The problem is that since the child PDOs are reported by the USB FDO, when the USB cable is disconnected, the child stack is unconditionally removed and the handle to any open child serial port is no longer valid. This is problematic on a system where the USB device is frequently disconnected and reconnected for whatever reason. It means that the application’s serial data session is lost and probably has to close and re-open.

The solution would be to have a different device (say a root-enumerated device) enumerate the child serial ports so that they are no longer children of the USB device and are unaffected by USB disconnects and reconnects other than they are unable to transfer data while the USB device is disconnected.

Question: Would it be possible to use this root-enumerated device (FDO) as a “proxy” to report the child serial ports created by the USB device driver. In other words it would do an IoInvalidateDeviceRelations on its FDO and report the child serial ports (PDO’s) in response to IRP_MN_QUERY_DEVICE_RELATIONS?

I know there are lots of other details too numerous to mention such as synchronizing the removal of the serial device PDO’s with the USB device’s removal but I’m just exploring if this is possible or maybe someone else has an answer?

Thanks in advance!

Every time this comes I push for making the app pnp aware AND not solving it with more driver craziness. It solves the problem at the right level and localizes the complexity to a component that can’t crash the OS. If you must solve this at the driver later you can do this with a root enumerated bus driver. The toaster bus driver sample, either the static or dynamic version , gets you the enumeration functionality and you just have to wire in the triggers to the usb device to report a pdo present or missing or whatever other statedul changes to need to share. And don’t use wdm, Kmdf makes this far simpler.

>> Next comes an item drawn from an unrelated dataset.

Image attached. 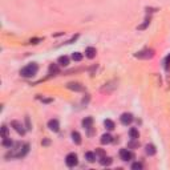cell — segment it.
Listing matches in <instances>:
<instances>
[{"label":"cell","mask_w":170,"mask_h":170,"mask_svg":"<svg viewBox=\"0 0 170 170\" xmlns=\"http://www.w3.org/2000/svg\"><path fill=\"white\" fill-rule=\"evenodd\" d=\"M25 126H27V130H31L32 126H31V121H29V117H25Z\"/></svg>","instance_id":"obj_24"},{"label":"cell","mask_w":170,"mask_h":170,"mask_svg":"<svg viewBox=\"0 0 170 170\" xmlns=\"http://www.w3.org/2000/svg\"><path fill=\"white\" fill-rule=\"evenodd\" d=\"M81 124H83V126L85 129H90V128H92V125H93V118H92V117H85Z\"/></svg>","instance_id":"obj_12"},{"label":"cell","mask_w":170,"mask_h":170,"mask_svg":"<svg viewBox=\"0 0 170 170\" xmlns=\"http://www.w3.org/2000/svg\"><path fill=\"white\" fill-rule=\"evenodd\" d=\"M70 137H72L73 142L76 144V145H80V144H81V135H80V133H79V132H72Z\"/></svg>","instance_id":"obj_14"},{"label":"cell","mask_w":170,"mask_h":170,"mask_svg":"<svg viewBox=\"0 0 170 170\" xmlns=\"http://www.w3.org/2000/svg\"><path fill=\"white\" fill-rule=\"evenodd\" d=\"M96 55H97V51H96V48H93V47H88V48L85 49V56H87L88 59H94Z\"/></svg>","instance_id":"obj_9"},{"label":"cell","mask_w":170,"mask_h":170,"mask_svg":"<svg viewBox=\"0 0 170 170\" xmlns=\"http://www.w3.org/2000/svg\"><path fill=\"white\" fill-rule=\"evenodd\" d=\"M142 167H144V165L141 162H134L132 165V169L133 170H142Z\"/></svg>","instance_id":"obj_21"},{"label":"cell","mask_w":170,"mask_h":170,"mask_svg":"<svg viewBox=\"0 0 170 170\" xmlns=\"http://www.w3.org/2000/svg\"><path fill=\"white\" fill-rule=\"evenodd\" d=\"M37 70H39V65H37V64H36V63H31V64H28L27 66H24V68L20 70V75H21V77L31 79V77H33V76L37 75Z\"/></svg>","instance_id":"obj_1"},{"label":"cell","mask_w":170,"mask_h":170,"mask_svg":"<svg viewBox=\"0 0 170 170\" xmlns=\"http://www.w3.org/2000/svg\"><path fill=\"white\" fill-rule=\"evenodd\" d=\"M120 157H121L122 161L128 162V161H130L133 158V154H132V152L128 150V149H121L120 150Z\"/></svg>","instance_id":"obj_4"},{"label":"cell","mask_w":170,"mask_h":170,"mask_svg":"<svg viewBox=\"0 0 170 170\" xmlns=\"http://www.w3.org/2000/svg\"><path fill=\"white\" fill-rule=\"evenodd\" d=\"M65 163L69 167H73L79 163V158H77V156L75 154V153H69V154L65 157Z\"/></svg>","instance_id":"obj_3"},{"label":"cell","mask_w":170,"mask_h":170,"mask_svg":"<svg viewBox=\"0 0 170 170\" xmlns=\"http://www.w3.org/2000/svg\"><path fill=\"white\" fill-rule=\"evenodd\" d=\"M96 156H97V154L93 153V152H87V153H85V160H87L88 162L92 163V162H94V161L97 160V157H96Z\"/></svg>","instance_id":"obj_13"},{"label":"cell","mask_w":170,"mask_h":170,"mask_svg":"<svg viewBox=\"0 0 170 170\" xmlns=\"http://www.w3.org/2000/svg\"><path fill=\"white\" fill-rule=\"evenodd\" d=\"M59 72V68L56 65H51V68H49V73H57Z\"/></svg>","instance_id":"obj_25"},{"label":"cell","mask_w":170,"mask_h":170,"mask_svg":"<svg viewBox=\"0 0 170 170\" xmlns=\"http://www.w3.org/2000/svg\"><path fill=\"white\" fill-rule=\"evenodd\" d=\"M1 137H3V138H7L8 137V128L7 126H3V128H1Z\"/></svg>","instance_id":"obj_23"},{"label":"cell","mask_w":170,"mask_h":170,"mask_svg":"<svg viewBox=\"0 0 170 170\" xmlns=\"http://www.w3.org/2000/svg\"><path fill=\"white\" fill-rule=\"evenodd\" d=\"M96 154H98V156H101V157H104V152H102V150H96Z\"/></svg>","instance_id":"obj_27"},{"label":"cell","mask_w":170,"mask_h":170,"mask_svg":"<svg viewBox=\"0 0 170 170\" xmlns=\"http://www.w3.org/2000/svg\"><path fill=\"white\" fill-rule=\"evenodd\" d=\"M100 163L101 165H104V166H109V165H112V158H109V157H101L100 158Z\"/></svg>","instance_id":"obj_16"},{"label":"cell","mask_w":170,"mask_h":170,"mask_svg":"<svg viewBox=\"0 0 170 170\" xmlns=\"http://www.w3.org/2000/svg\"><path fill=\"white\" fill-rule=\"evenodd\" d=\"M154 56V49H144L141 52H137L134 55V57L137 59H141V60H149Z\"/></svg>","instance_id":"obj_2"},{"label":"cell","mask_w":170,"mask_h":170,"mask_svg":"<svg viewBox=\"0 0 170 170\" xmlns=\"http://www.w3.org/2000/svg\"><path fill=\"white\" fill-rule=\"evenodd\" d=\"M104 125L108 130H113L114 129V122L112 121V120H105L104 121Z\"/></svg>","instance_id":"obj_19"},{"label":"cell","mask_w":170,"mask_h":170,"mask_svg":"<svg viewBox=\"0 0 170 170\" xmlns=\"http://www.w3.org/2000/svg\"><path fill=\"white\" fill-rule=\"evenodd\" d=\"M145 152H146V154H148V156H154V154L157 153L156 146L152 145V144H148V145L145 146Z\"/></svg>","instance_id":"obj_11"},{"label":"cell","mask_w":170,"mask_h":170,"mask_svg":"<svg viewBox=\"0 0 170 170\" xmlns=\"http://www.w3.org/2000/svg\"><path fill=\"white\" fill-rule=\"evenodd\" d=\"M11 126H12V128H14L15 130H16V132L19 133V134H21V135H24V134H25V129H24V126L21 125V124H20L19 121H12V122H11Z\"/></svg>","instance_id":"obj_6"},{"label":"cell","mask_w":170,"mask_h":170,"mask_svg":"<svg viewBox=\"0 0 170 170\" xmlns=\"http://www.w3.org/2000/svg\"><path fill=\"white\" fill-rule=\"evenodd\" d=\"M138 145H140V142L137 140H132V141L128 144V148H130V149H132V148H138Z\"/></svg>","instance_id":"obj_22"},{"label":"cell","mask_w":170,"mask_h":170,"mask_svg":"<svg viewBox=\"0 0 170 170\" xmlns=\"http://www.w3.org/2000/svg\"><path fill=\"white\" fill-rule=\"evenodd\" d=\"M43 144H44V145H49V141H48V140H45V141H44Z\"/></svg>","instance_id":"obj_28"},{"label":"cell","mask_w":170,"mask_h":170,"mask_svg":"<svg viewBox=\"0 0 170 170\" xmlns=\"http://www.w3.org/2000/svg\"><path fill=\"white\" fill-rule=\"evenodd\" d=\"M149 23H150V20H148V19H146V20H145V24L140 25V27H138V29H140V31H141V29H145V28L148 27V24H149Z\"/></svg>","instance_id":"obj_26"},{"label":"cell","mask_w":170,"mask_h":170,"mask_svg":"<svg viewBox=\"0 0 170 170\" xmlns=\"http://www.w3.org/2000/svg\"><path fill=\"white\" fill-rule=\"evenodd\" d=\"M1 144H3V146H5V148H11V149H12V146L15 145L14 141H12L11 138H8V137L7 138H3V142Z\"/></svg>","instance_id":"obj_18"},{"label":"cell","mask_w":170,"mask_h":170,"mask_svg":"<svg viewBox=\"0 0 170 170\" xmlns=\"http://www.w3.org/2000/svg\"><path fill=\"white\" fill-rule=\"evenodd\" d=\"M66 87H68V89L75 90V92H83V90H84V87L81 85V84H79V83H69Z\"/></svg>","instance_id":"obj_8"},{"label":"cell","mask_w":170,"mask_h":170,"mask_svg":"<svg viewBox=\"0 0 170 170\" xmlns=\"http://www.w3.org/2000/svg\"><path fill=\"white\" fill-rule=\"evenodd\" d=\"M48 128L51 129L52 132H59V129H60L59 121H57L56 118H53V120H49V121H48Z\"/></svg>","instance_id":"obj_7"},{"label":"cell","mask_w":170,"mask_h":170,"mask_svg":"<svg viewBox=\"0 0 170 170\" xmlns=\"http://www.w3.org/2000/svg\"><path fill=\"white\" fill-rule=\"evenodd\" d=\"M72 59L75 60V61H81V60H83V55H81L80 52H75L72 55Z\"/></svg>","instance_id":"obj_20"},{"label":"cell","mask_w":170,"mask_h":170,"mask_svg":"<svg viewBox=\"0 0 170 170\" xmlns=\"http://www.w3.org/2000/svg\"><path fill=\"white\" fill-rule=\"evenodd\" d=\"M138 130L135 128H132V129H129V137L132 140H138Z\"/></svg>","instance_id":"obj_15"},{"label":"cell","mask_w":170,"mask_h":170,"mask_svg":"<svg viewBox=\"0 0 170 170\" xmlns=\"http://www.w3.org/2000/svg\"><path fill=\"white\" fill-rule=\"evenodd\" d=\"M120 120H121V122L124 124V125H129V124H132L133 122V114L132 113H122L121 117H120Z\"/></svg>","instance_id":"obj_5"},{"label":"cell","mask_w":170,"mask_h":170,"mask_svg":"<svg viewBox=\"0 0 170 170\" xmlns=\"http://www.w3.org/2000/svg\"><path fill=\"white\" fill-rule=\"evenodd\" d=\"M100 141H101V144H102V145H106V144H110L112 141H113V137H112L109 133H105V134L101 135Z\"/></svg>","instance_id":"obj_10"},{"label":"cell","mask_w":170,"mask_h":170,"mask_svg":"<svg viewBox=\"0 0 170 170\" xmlns=\"http://www.w3.org/2000/svg\"><path fill=\"white\" fill-rule=\"evenodd\" d=\"M57 61H59V64L61 66H66L68 64H69V59H68L66 56H61V57H59V60H57Z\"/></svg>","instance_id":"obj_17"}]
</instances>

Thanks for the reply, Doron. I couldn’t agree more that the PnP Awareness at the app level would simplify things so much. It seems like there’s been talk about this for 20 years but nothing happens.
I’m pretty much stuck with a WDM driver for the USB device so do you still think a KMDF driver would be better for the Proxy Bus Enumerator?

Yes, absolutely use KMDF for the new bus proxy driver. this would also move all the complex child device enumeration code out of your WDM driver and into the new driver, further reducing the cost of maintaining the old WDM driver.

So the complex child device enumeration in now handled by the KMDF bus proxy driver, but the problem I’m grappling with now is that a lot of code dealing with the child PDO is in the WDM driver and is not easily ported to the bus proxy driver. Does the bus proxy driver have to create the PDO in order to report bus relations or can it use a PDO passed from the WDM driver? From what I’ve read, you must call the WdfPdoInitXxx functions before creating the child WdfDevice so the framework can reply to IRP_MN_QUERY_TEXT and IRP_MN_QUERY_DEVICE_ID. Or could you filter the IRP_MJ_PNP calls to work around it?

Does the bus proxy driver have to create the PDO in order to report bus relations or can it use a PDO passed from the WDM driver?

The WDF driver needs to create the PDO to report it. You can’t hand it a PDO you created from outside the framework. You can’t filter RP_MJ_PNP calls to work around it.

When porting to WDF the “lots of WDM complex code” problem turns into simple, understandable WDF calls. Better to spend your energy in porting to WDF and doing it right vs. trying to hack around the problem. Can you give examples of where you think your WDM code doesn’t translate to WDF?

Hi Doran, I agree with you and after reviewing the WDM code it looks like there shouldn’t be a problem. Thanks again for your advice. So kind of you.